Sublinhando que a cripta onde decorre a homenagem às vítimas é “um marco histórico no concelho e no país”, Augusto Moreira lembra que o espaço precisa de algumas infraestruturas, como casas de banho e melhoria de acessibilidades no que diz respeito ao estacionamento, por exemplo.

Em resposta ao desafio, José Rocha, presidente da Câmara Municipal de Castelo de Paiva, afirmou que: “uma pretensão é dar a tal dignidade para quem nos visita para que possam ter as condições tanto de ambiente, de estar, como de higiene e serão essas as nossas prioridades para os próximos quatro anos neste espaço que é emblemático e tem que ter também toda a dignidade possível”.
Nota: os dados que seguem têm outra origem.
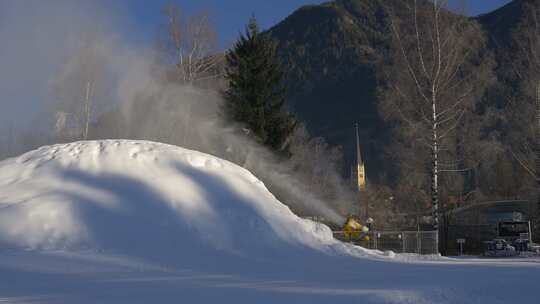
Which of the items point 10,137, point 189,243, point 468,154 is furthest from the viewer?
point 10,137

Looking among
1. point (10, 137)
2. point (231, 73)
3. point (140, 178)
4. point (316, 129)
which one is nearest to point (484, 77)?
point (231, 73)

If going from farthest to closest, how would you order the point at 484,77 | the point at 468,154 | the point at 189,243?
1. the point at 468,154
2. the point at 484,77
3. the point at 189,243

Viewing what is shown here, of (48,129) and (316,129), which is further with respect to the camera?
(316,129)

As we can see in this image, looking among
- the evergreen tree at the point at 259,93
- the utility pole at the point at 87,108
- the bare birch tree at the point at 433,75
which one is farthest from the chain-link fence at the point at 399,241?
the utility pole at the point at 87,108

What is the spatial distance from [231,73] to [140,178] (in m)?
12.6

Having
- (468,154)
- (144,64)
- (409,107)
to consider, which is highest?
(144,64)

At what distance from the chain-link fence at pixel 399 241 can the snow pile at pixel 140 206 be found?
3.32 meters

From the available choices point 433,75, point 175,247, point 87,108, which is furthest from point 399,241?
point 87,108

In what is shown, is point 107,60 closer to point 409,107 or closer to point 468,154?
point 409,107

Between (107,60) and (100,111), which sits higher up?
(107,60)

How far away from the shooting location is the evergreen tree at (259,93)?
1033 inches

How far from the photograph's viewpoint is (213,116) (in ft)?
94.4

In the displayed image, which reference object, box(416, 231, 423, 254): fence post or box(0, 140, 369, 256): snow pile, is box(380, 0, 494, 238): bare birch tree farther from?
box(0, 140, 369, 256): snow pile

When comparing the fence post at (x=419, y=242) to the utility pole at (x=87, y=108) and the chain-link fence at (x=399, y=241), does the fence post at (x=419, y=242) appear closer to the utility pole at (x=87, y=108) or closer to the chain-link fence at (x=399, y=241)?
the chain-link fence at (x=399, y=241)
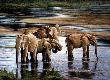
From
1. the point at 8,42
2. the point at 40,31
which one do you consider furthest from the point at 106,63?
the point at 8,42

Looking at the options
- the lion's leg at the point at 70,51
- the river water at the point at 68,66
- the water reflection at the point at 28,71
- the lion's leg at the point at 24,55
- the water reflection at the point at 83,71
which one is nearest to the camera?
the water reflection at the point at 28,71

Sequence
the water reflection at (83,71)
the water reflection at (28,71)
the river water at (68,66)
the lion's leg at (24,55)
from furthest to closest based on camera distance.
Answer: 1. the lion's leg at (24,55)
2. the river water at (68,66)
3. the water reflection at (83,71)
4. the water reflection at (28,71)

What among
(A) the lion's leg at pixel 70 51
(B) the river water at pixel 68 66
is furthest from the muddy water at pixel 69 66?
(A) the lion's leg at pixel 70 51

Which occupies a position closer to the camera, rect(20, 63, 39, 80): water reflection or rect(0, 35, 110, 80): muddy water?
rect(20, 63, 39, 80): water reflection

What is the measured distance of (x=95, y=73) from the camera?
14.1 m

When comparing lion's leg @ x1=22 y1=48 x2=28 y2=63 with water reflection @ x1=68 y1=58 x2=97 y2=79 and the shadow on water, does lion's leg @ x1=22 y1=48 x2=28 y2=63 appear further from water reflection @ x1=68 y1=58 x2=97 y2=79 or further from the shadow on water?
water reflection @ x1=68 y1=58 x2=97 y2=79

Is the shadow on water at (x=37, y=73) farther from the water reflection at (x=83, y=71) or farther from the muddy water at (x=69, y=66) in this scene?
the water reflection at (x=83, y=71)

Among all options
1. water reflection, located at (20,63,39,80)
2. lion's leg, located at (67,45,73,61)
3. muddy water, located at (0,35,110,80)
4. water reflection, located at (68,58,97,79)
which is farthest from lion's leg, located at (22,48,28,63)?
lion's leg, located at (67,45,73,61)

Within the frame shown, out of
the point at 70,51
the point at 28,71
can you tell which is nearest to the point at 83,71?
the point at 28,71

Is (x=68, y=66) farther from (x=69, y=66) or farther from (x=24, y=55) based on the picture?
(x=24, y=55)

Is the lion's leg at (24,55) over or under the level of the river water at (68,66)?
over

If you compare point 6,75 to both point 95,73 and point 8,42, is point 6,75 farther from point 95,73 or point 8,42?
point 8,42

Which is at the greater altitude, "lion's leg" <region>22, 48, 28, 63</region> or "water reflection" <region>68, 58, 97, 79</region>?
"lion's leg" <region>22, 48, 28, 63</region>

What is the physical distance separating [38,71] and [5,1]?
59984mm
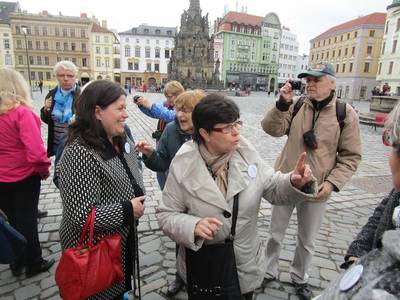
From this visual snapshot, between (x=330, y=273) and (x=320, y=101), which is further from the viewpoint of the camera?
(x=330, y=273)

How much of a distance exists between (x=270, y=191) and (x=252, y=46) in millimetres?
83185

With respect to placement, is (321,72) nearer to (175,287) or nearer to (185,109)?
(185,109)

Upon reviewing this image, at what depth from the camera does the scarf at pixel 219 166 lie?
207 centimetres

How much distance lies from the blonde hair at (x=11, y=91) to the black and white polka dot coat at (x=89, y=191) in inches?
54.1

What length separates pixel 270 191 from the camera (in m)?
2.24

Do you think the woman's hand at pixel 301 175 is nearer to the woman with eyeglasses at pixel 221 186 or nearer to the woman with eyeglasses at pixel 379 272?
the woman with eyeglasses at pixel 221 186

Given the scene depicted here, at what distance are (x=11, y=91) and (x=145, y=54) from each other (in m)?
75.8

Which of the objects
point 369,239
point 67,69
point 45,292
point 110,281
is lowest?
point 45,292

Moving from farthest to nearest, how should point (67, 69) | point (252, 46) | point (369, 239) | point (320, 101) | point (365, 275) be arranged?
point (252, 46) → point (67, 69) → point (320, 101) → point (369, 239) → point (365, 275)

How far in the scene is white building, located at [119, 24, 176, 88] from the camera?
73.5 m

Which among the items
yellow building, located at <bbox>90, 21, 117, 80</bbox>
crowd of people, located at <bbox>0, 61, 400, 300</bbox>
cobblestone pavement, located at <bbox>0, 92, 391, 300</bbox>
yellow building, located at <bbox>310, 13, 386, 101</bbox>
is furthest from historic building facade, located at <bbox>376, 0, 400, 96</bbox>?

“Mesmo passado 21 anos, foi um acontecimento que mexeu com toda a sociedade paivense, mexeu a nível nacional porque, efetivamente, foram 59 vidas que se perderam de uma forma trágica, que ninguém contava e todos nós, paivenses, que presenciámos esse momento temos sempre na mente esse dia fatídico de muito sofrimento, de muita dor e, como é óbvio, essas perdas da forma que foram e o mediatismo que teve provoca sempre feridas que são difíceis de sarar, embora vão cicatrizando, mas ficam sempre presentes nas pessoas e na memória coletiva”, declarou.

“A todos os familiares e amigos das vítimas – nos quais me incluo porque conhecia muitas das pessoas que acabaram por falecer nesta tragédia -, deixar o meu ombro amigo, a minha solidariedade, o meu respeito e amizade porque, efetivamente, eles demonstraram como se pode dar um passo em frente de cabeça erguida, apesar do sofrimento por que passaram, mostraram, efetivamente, que são resilientes e conseguiram dar a volta e conseguiram continuar com as suas vidas. Isso também é muito importante, sem nunca esquecer aqueles que perderam”, continuou.

“Aos familiares, que mantenham a forma digna com que estiveram durante estes 20 anos e continuem a ser o que são, pessoas dinâmicas, pessoas afáveis e pessoas que sabem receber e pessoas que sabem viver e perceber que depois da morte há vida e é nesse sentido da vida que devem dirigir o seu esforço e na ajuda ao próximo”, rematou Augusto Moreira.